While Karat condones his comrades in West Bengal despite all this, V.S.Achutanandan, Kerala Chief Minister was in Munnar, last week, to lend moral support to revenue officials of the State Government and reclaim large tracts of land that the Tatas are understood to have encroached upon and converted into tea plantations. The extend of the land, it now emerges, is to the tune of 5000 acres. The question arises as to whether all this encroachment would have been possible without the political leadership, including the CPI(M), letting that happen. The fact is that important members of the CPI(M) in Kerala, Karat’s home state, must have been involved in this land grab. Well. Achutanandan is now suspended from the Politburo of the party. And Karat has refused to speak anything about the eviction of encroachers. Among the encroachers are film star Mamooty; he happened to inaugurate the DYFI’s national conference in Chennai recently.
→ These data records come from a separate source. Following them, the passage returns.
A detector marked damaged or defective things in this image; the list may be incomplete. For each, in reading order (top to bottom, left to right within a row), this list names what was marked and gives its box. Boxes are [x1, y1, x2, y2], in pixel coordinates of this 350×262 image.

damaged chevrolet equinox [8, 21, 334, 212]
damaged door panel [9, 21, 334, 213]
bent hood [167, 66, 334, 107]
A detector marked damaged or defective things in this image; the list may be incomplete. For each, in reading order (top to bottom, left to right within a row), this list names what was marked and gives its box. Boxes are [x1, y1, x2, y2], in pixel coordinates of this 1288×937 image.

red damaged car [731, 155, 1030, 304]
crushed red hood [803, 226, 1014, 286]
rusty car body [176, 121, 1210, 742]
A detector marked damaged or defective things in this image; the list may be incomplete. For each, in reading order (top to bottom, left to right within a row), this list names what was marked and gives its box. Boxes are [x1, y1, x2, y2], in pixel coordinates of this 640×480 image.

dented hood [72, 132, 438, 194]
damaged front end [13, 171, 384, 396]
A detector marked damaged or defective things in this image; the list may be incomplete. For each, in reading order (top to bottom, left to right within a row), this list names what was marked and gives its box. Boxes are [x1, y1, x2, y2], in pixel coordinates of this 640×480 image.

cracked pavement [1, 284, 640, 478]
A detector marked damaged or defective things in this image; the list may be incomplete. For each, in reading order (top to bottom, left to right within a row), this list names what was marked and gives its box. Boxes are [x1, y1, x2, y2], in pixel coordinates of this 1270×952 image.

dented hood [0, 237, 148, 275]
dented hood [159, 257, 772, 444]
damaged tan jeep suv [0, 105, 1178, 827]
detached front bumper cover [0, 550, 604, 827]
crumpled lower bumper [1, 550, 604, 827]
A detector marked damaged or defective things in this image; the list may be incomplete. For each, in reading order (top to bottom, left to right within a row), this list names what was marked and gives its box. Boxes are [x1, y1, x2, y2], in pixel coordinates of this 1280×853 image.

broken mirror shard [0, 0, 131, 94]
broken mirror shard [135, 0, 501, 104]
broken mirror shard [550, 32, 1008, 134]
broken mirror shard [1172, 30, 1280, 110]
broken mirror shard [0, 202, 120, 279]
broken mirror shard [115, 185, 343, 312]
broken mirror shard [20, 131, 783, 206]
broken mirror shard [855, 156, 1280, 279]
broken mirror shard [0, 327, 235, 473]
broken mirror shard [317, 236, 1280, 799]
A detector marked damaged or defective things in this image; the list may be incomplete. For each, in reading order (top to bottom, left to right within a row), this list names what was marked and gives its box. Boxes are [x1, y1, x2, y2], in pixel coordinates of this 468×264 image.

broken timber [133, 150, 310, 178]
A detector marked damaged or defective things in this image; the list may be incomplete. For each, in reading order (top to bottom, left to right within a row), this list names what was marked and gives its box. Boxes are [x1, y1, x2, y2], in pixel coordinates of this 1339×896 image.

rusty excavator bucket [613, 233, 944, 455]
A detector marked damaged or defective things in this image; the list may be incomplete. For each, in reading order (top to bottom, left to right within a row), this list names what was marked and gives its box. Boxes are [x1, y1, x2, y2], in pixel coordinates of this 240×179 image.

All this clearly show two things. One that the CPI(M) is no longer a party that can be seen as being guided by a strong and centralized leadership. In other words, democratic centralism, one of the legacies of the Leninist era, is no longer the norm in the CPI(M). This may or may not be a cause for celebration. The second aspect is that the CPI(M) is as vulnerable to corruption as are most parties across the spectrum.

This clearly explains the manner in which the party has been reacting to the charges of corruption and malfeasance that are now being brought up against Pratibha Patil. It now turns out that Pratibha Patil had presided over a cooperative bank whose funds were siphoned out by her family members and that she had, like many other politicians from Maharashtra, set up a sugar cooperative mill and defaulted payments to the government. Karat’s party has chosen to attribute malafide intentions against those who unraveled these facts.